The TST deals in Zambia were conducted in a criminal manner, typical with TST’s known international reputation.

It operated and imported crude oil in Zambia without a clean tender process, without obtaining a licence from the Energy Regulation Board (ERB) and without obtaining a correct type of feedstock needed by INDENI to crack it.

In April, May and June 2003, TST caused serious fuel shortages and held Zambia at ransom when its lawyers obtained an injunction restraining INDENI from importing crude oil until TST’s feedstock on a Ship Ruby 111 was pumped, refined and sold.

Mwanawasa had canceled the deal and directed that any official that ‘touched’ the TST oil would be fired.

At this stage, Mutembo Nchito had also sued TST for its failure to pay  legal fees amounting to USD 738,750.00 due to MNB. TST was now being represented by Dennis Wood and Vincent Malambo.

At the heart of this scandal are the questions that beg answers. Who gave the authority for the supply contract given to Trans Saharan Trading? Who issued the guarantees and securities to ABSA?

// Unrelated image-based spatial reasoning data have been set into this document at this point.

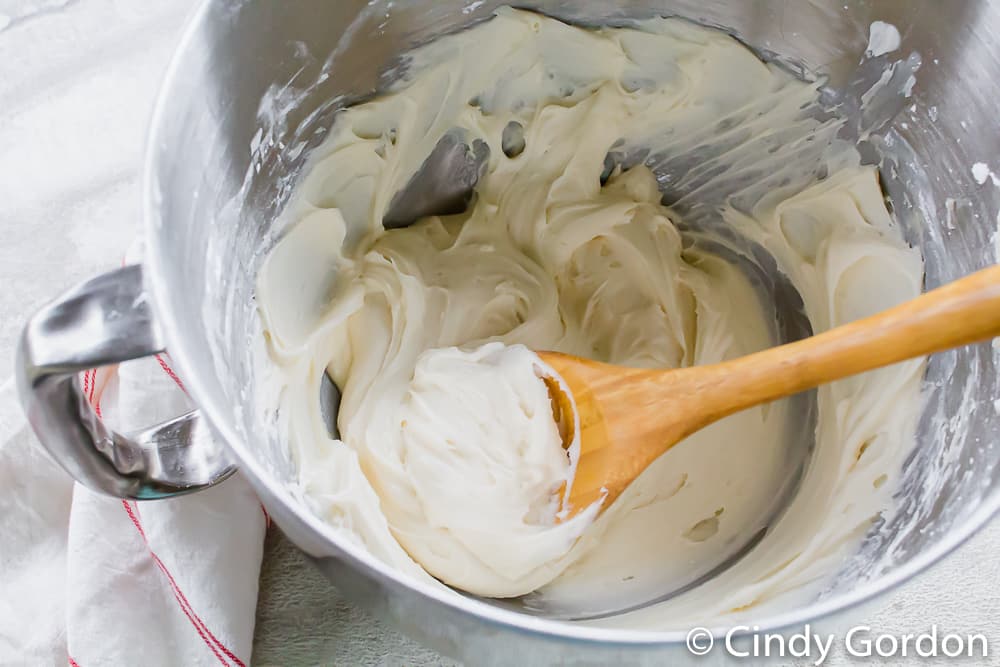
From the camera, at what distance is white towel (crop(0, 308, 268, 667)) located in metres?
0.91

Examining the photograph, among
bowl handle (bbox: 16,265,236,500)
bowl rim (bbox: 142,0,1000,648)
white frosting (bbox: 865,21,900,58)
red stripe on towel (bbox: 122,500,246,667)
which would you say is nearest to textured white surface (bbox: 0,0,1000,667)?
red stripe on towel (bbox: 122,500,246,667)

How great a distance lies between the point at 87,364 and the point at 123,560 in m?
0.35

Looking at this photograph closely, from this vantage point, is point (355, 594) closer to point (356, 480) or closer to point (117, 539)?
point (356, 480)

How was Mwanawasa allowed to cancel the supply contract even in the face of this legal nightmare that would result in Zambia losing USD74.3 million? Was Mwanawasa encouraged to renege on the TST deal so that someone would walk away with USD100 million from ABSA?

Other than Mwanawasa, all those involved in this scandal are alive and should be made to account or proffer explanations as this matter is a serious threat to Zambia’s poor economy.

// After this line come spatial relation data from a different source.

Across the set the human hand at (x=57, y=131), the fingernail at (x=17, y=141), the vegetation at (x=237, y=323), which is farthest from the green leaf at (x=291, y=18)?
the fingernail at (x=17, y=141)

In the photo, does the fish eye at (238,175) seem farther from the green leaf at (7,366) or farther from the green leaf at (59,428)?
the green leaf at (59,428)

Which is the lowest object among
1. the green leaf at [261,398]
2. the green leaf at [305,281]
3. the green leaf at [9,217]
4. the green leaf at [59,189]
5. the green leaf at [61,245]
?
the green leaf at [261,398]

In fact records show that government, signed guarantees with ABSA in March 2002, before TST even won any tender. At this stage the supply contract was given to TotalFinaElf following the dissolution of ZNOC.

Further the government guarantees with ABSA were ‘discharged’ in October 2002, two months after TST got its first contract!

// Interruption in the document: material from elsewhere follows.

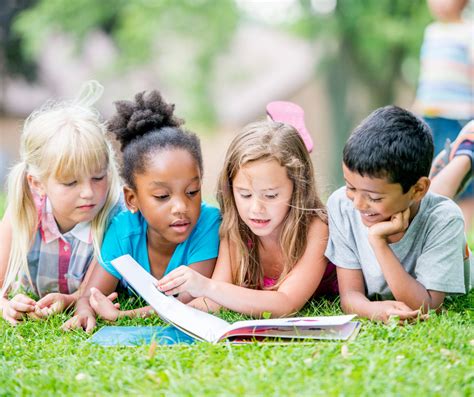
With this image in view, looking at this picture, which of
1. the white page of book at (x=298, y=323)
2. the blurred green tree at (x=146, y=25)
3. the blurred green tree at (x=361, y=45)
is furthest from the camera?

This withdrawal was unilateral and appears illegal as terms and conditions of the facility agreement could not allow such an action.

When ABSA placed TST under receivership, in a last ditch attempt to recover USD100 million, TST had 40,000 metric tonnes of stock at INDENI and TAZAMA.

Energy and Water Development Minister George Mpombo issued a statement assuring the nation that KPMG had since been appointed to oversee the TST affair and KPMG officials in Hastings Mtine and Zahir Sheik were appointed Receiver Managers to carry out the exercise on behalf of ABSA.

Mpombo assured management at TAZAMA and INDENI that lawyers Vincent Malambo (For TST) and George Kunda as Attorney General (For government) would handle all legal issues to ensure that Zambia did not incur any unnecessary financial burden from the TST deal with ABSA.

He assured the nation that the stocks would be sold to offset any obligations TST had with ABSA.

So what happened? What happened to the stock at INDENI and TAZAMA? How come Zambia still owes ABSA USD74.3 million?

During this process ABSA even lost the bid to buy ZANACO when Mwanawasa called off the negotiations.

When ABSA were shortlisted as key buyers and preferred bidder of ZANACO, the plans were scuttled when the TST deal was thrown in the works.

Mwanawasa announced at a press conference he held on 16th June 2004 that ABSA had been dropped as preferred bidders to buy ZANACO because ‘’they were tying the TST debt to the purchase of ZANACO’’.

Mwanawasa stated that he had called off the negotiations and that the claim by ABSA that government owed it money was ridiculous and amounted to threats! He said: ‘’such investors who use threats are not welcome!’’

Yet his own government had issued the guarantees to ABSA in 2002!

Mwanawasa even mocked ABSA for using his counter-part, Malawian President Bakili Muluzi. He said he had informed Muluzi that ABSA were welcome to ‘’re-open the negotiations as long as Zambia was not placed in a weaker position through threats.’’

He informed the nation that the Zambian government had also opened criminal investigations against TST officials.

This clearly was a complicated fraud that allowed international criminal fraudsters to obtain USD100 million from ABSA using Zambia’s goodwill, guarantees and securities and walk away while Zambia was left to assume the liabilities. Zambia now faces the misfortune of paying ABSA for this fraud when the criminals in Zambia and those at Diamond Works laugh all the way to the bank!